Let’s look at the Monthly winners to date: GoshMe, KoolTorch, AfterVote, Quintura, KartOO, dialog.us, and “?” this month. Some of them did not even exist a year ago. One of my goals is to show my readers the “latest and the greatest” search engine innovations. The motto for the blog, after all, is “the most wonderful search engines you’ve never seen,” and my favorite comment of all is, “Wow! I didn’t even know that most of these existed!” This is not bias, it’s a goal. Coming out and saying, “hey, here’s one called Dogpile – check it out!” just doesn’t work. Everyone probably has checked it out, and a long time ago. But how many readers had seen KoolTorch or dialog.us before they hit the #1 spot? It’s like the old Top 40 pop songs, the overnight sensations that soared to the top of the music charts. Unfortunately for Dogpile, Meta Search engines have come a long way since it was introduced; it is simply an old friend to a lot of people (not that there’s anything wrong with that).

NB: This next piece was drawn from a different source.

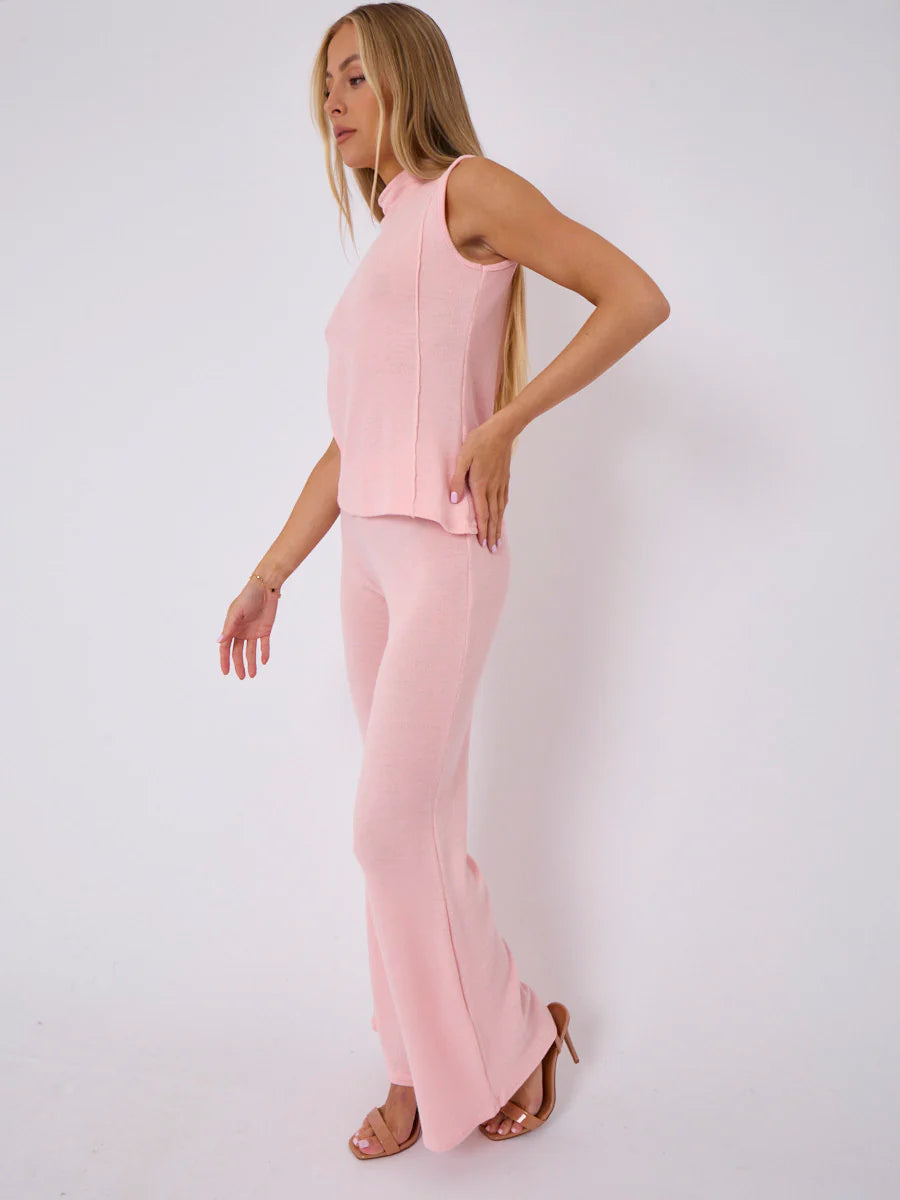 woven knit asymmetric high neck sleeveless top flared trouser co ord pink side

And speaking of familiar, 95-98% of all searches have chosen to use the major search engines! Why even write about the Top 100 of a 2-5% slice of the whole pie? How can a blog succeed when practically all of the searchers out there don’t even use its “products?” As Seinfeld would say, “who do these Alts think they are ? Now those are questions we should be talking about! Some of them believe that they posses a unique approach, an alternative approach; one that will allow them to steadily increase their market share to the detriment of the major search engines. Many alternative search engines want to dominate their particular Vertical and become the “Best of Breed,” so to speak! The best MP3 search, Blog search, Video, RSS, People, Job, Health, ad infinitum….

Still others having developed a totally new technology, and hope to sell it to a major search engine or corporation. Of course this would impoverish the Alts and likely enrich the majors, and that’s a problem that will have to be addressed (and its their right).

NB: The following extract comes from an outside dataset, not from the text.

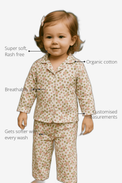 Anaario Blossom Belle Night Suit features - organic cotton, super soft and rash free, breathable, gets softer with every wash, customised measurements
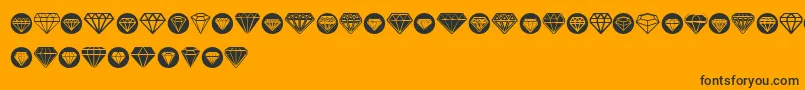 Diamondo Font – Black Fonts on Orange Background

Well, I would like to leave you with this; in a few hours I will post the August 2007 version of “The Top 100 Alternative Search Engines” right here on AltSearchEngines. It will include, of course, the Search Engine of the Month! Look it over; try a few of them – there are 10 Honorable Mentions.

Consider what Nitin said and ask yourself, “are these all search engines?” Would Kaila say that any of them (Quintura?) are not search engines? And do you think that they exceed the expectations set by the major search engines, as I would argue?